─── PAGE EXCERPT
The FDA conducted the review on the safety of Tamiflu required by Section 17 of the Best Pharmaceuticals for Children Act (BPCA). “BPCA mandates the review of the adverse event reports received during the one-year after a drug has been granted pediatric exclusivity,” the FDA said.
The review discussed pediatric deaths, serious skin reactions, and neuropsychiatric events. These events were reported almost entirely in children from Japan. Of 32 million people treated with Tamiflu since its approval in 1999, 24 million including 11.6 million of children were in Japan, according to Tamiflu.com.
The 12 deaths, which all occurred after the year 2000, include one suicide, four sudden deaths, four cases of cardiac arrest and three cases of pneumonia, asphyxiation and acute pancreatitis, according to BBC News.
The Japanese Health Ministry was worried and warned last week that Tamiflu might induce strange behavior after these deaths, particularly the deaths of two teenage boys shortly after taking the drug.
Tamiflu is regarded as the best available antiviral drug for preventing and or treating human bird flu. Many countries have rushed to make and stockpile the medication, fearing that the deadly bird flu strain H5N1 may soon evolve into a variant that can spread the bird flu from one person to another, causing a human flu pandemic.
──────
─── DATASET CONTENT
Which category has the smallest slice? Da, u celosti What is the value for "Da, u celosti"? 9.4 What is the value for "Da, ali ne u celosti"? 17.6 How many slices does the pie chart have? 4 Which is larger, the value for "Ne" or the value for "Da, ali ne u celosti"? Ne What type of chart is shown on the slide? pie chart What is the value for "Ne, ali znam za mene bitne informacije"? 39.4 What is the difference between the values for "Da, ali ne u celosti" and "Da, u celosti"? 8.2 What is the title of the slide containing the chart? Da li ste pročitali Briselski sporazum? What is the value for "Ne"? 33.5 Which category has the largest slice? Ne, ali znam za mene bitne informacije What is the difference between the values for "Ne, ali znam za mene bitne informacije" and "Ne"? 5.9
──────
THINGS TO DO:
**1.** Condense the paragraph of the Tamiflu safety excerpt that begins "The review discussed pediatric deaths" into a short bulleted list that keeps its main facts.
**2.** Reproduce the Tamiflu safety excerpt verbatim from "Tamiflu is regarded" up to and including "human flu pandemic.".
The material above stands apart from the Tamiflu safety excerpt.

RESULTS FOR THE EXERCISE:
**1.**
- The review covered pediatric deaths, serious skin reactions, and neuropsychiatric events.
- These events were reported almost entirely in children from Japan.
- According to Tamiflu.com, 32 million people have been treated with Tamiflu since its approval in 1999. Of these, 24 million were in Japan, including 11.6 million children.

**2.**
Tamiflu is regarded as the best available antiviral drug for preventing and or treating human bird flu. Many countries have rushed to make and stockpile the medication, fearing that the deadly bird flu strain H5N1 may soon evolve into a variant that can spread the bird flu from one person to another, causing a human flu pandemic.